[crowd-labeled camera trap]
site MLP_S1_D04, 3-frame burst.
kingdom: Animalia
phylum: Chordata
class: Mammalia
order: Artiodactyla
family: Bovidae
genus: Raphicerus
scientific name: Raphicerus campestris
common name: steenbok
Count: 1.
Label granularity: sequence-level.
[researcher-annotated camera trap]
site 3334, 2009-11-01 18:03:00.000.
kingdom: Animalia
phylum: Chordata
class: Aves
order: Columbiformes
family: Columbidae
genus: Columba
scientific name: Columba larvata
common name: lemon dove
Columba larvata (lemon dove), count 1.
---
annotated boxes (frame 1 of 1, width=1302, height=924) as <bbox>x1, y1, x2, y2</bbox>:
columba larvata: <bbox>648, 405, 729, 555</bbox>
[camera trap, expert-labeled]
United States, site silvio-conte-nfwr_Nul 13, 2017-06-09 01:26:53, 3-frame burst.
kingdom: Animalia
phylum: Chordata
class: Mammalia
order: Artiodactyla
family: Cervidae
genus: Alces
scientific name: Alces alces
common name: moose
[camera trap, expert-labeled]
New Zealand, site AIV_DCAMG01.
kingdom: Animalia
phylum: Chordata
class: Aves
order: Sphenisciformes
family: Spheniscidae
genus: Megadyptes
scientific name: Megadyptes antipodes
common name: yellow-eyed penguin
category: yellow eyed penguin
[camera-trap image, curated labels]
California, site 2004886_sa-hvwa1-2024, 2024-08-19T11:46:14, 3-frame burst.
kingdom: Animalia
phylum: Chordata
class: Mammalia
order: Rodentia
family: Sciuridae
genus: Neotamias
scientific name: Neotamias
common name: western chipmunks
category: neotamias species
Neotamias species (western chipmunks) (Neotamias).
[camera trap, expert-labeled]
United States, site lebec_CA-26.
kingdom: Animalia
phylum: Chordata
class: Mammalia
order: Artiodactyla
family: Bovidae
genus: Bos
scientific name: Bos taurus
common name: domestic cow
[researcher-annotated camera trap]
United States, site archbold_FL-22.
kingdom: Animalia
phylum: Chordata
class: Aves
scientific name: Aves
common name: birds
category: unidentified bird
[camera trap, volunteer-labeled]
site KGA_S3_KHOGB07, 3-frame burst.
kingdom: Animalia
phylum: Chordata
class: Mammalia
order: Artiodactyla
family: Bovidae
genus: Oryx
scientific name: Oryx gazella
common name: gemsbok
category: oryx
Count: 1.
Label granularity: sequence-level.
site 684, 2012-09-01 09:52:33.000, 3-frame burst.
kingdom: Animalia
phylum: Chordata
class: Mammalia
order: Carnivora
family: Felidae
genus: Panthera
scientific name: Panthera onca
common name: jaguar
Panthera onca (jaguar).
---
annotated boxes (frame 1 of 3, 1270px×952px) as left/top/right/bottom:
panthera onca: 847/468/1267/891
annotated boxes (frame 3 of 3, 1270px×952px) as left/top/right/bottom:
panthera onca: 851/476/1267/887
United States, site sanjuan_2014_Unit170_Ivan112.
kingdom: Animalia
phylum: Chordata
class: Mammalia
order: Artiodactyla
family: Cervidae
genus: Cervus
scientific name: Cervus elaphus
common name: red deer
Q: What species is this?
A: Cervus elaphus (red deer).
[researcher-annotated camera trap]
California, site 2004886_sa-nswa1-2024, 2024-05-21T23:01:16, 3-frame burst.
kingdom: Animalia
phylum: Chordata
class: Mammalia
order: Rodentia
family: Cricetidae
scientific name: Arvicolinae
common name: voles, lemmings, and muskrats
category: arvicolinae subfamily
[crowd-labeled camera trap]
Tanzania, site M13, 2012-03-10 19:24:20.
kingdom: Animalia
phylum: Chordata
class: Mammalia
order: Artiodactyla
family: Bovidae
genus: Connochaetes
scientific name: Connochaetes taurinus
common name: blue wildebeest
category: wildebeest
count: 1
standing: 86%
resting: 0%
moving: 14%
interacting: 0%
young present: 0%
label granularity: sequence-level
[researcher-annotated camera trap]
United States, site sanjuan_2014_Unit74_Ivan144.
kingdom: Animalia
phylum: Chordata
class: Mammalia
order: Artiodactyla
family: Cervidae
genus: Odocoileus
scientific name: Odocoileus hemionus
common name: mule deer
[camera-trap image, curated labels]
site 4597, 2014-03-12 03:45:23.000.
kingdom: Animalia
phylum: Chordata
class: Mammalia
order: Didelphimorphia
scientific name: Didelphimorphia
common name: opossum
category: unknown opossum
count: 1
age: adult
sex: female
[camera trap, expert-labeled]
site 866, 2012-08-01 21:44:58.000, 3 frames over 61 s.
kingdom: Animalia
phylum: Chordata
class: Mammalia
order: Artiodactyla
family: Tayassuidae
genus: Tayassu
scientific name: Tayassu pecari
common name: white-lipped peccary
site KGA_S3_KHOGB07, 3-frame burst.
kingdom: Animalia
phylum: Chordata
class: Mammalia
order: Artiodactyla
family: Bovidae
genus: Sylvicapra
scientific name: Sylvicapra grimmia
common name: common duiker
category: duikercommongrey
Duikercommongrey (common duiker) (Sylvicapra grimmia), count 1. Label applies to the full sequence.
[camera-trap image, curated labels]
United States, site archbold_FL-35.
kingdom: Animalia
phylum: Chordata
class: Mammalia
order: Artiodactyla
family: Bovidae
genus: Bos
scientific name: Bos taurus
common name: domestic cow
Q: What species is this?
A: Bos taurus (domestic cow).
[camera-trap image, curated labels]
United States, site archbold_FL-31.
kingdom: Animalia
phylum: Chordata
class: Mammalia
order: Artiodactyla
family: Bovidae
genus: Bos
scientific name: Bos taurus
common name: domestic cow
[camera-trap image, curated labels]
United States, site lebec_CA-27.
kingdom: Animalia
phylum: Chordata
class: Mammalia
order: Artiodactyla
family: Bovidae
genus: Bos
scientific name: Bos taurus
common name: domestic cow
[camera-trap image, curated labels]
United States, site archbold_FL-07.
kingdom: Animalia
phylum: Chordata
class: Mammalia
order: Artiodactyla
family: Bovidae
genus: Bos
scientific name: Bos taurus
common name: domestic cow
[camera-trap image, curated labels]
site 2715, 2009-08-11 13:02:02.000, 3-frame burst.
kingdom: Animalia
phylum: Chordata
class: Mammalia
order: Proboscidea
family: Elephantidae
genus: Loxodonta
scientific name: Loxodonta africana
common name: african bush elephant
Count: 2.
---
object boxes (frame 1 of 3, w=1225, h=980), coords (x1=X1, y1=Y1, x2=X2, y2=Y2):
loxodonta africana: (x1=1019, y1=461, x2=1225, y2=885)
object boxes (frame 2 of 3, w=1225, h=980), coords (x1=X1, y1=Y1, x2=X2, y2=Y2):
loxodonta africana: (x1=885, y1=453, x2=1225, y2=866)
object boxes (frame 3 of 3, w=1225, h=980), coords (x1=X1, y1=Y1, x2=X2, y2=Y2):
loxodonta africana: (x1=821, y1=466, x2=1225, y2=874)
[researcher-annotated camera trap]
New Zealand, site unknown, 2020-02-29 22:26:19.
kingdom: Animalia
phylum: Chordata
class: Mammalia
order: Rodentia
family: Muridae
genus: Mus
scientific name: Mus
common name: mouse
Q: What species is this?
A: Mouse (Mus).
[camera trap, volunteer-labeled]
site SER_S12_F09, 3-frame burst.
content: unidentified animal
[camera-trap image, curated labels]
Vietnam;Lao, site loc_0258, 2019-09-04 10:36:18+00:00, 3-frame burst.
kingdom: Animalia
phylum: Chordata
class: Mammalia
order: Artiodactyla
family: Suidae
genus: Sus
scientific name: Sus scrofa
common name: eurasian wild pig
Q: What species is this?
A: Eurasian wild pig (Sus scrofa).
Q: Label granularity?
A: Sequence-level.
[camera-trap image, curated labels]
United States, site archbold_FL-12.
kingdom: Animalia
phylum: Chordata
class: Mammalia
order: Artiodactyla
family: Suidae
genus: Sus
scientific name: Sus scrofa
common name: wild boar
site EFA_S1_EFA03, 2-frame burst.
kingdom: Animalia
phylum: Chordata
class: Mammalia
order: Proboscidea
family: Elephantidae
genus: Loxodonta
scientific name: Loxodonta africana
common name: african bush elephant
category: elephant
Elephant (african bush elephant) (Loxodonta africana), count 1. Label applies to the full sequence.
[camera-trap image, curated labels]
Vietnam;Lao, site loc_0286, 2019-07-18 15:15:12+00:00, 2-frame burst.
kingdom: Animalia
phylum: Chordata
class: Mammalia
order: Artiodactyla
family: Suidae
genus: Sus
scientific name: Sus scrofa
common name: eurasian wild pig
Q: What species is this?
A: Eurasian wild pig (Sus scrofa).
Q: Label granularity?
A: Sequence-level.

• • • •

### Exercise details
Restate the data word for word. Begin at its first line, end at the line that contains "scientific name: Neotamias", and include both.

### Answer space
[crowd-labeled camera trap]
site MLP_S1_D04, 3-frame burst.
kingdom: Animalia
phylum: Chordata
class: Mammalia
order: Artiodactyla
family: Bovidae
genus: Raphicerus
scientific name: Raphicerus campestris
common name: steenbok
Count: 1.
Label granularity: sequence-level.
[researcher-annotated camera trap]
site 3334, 2009-11-01 18:03:00.000.
kingdom: Animalia
phylum: Chordata
class: Aves
order: Columbiformes
family: Columbidae
genus: Columba
scientific name: Columba larvata
common name: lemon dove
Columba larvata (lemon dove), count 1.
---
annotated boxes (frame 1 of 1, width=1302, height=924) as <bbox>x1, y1, x2, y2</bbox>:
columba larvata: <bbox>648, 405, 729, 555</bbox>
[camera trap, expert-labeled]
United States, site silvio-conte-nfwr_Nul 13, 2017-06-09 01:26:53, 3-frame burst.
kingdom: Animalia
phylum: Chordata
class: Mammalia
order: Artiodactyla
family: Cervidae
genus: Alces
scientific name: Alces alces
common name: moose
[camera trap, expert-labeled]
New Zealand, site AIV_DCAMG01.
kingdom: Animalia
phylum: Chordata
class: Aves
order: Sphenisciformes
family: Spheniscidae
genus: Megadyptes
scientific name: Megadyptes antipodes
common name: yellow-eyed penguin
category: yellow eyed penguin
[camera-trap image, curated labels]
California, site 2004886_sa-hvwa1-2024, 2024-08-19T11:46:14, 3-frame burst.
kingdom: Animalia
phylum: Chordata
class: Mammalia
order: Rodentia
family: Sciuridae
genus: Neotamias
scientific name: Neotamias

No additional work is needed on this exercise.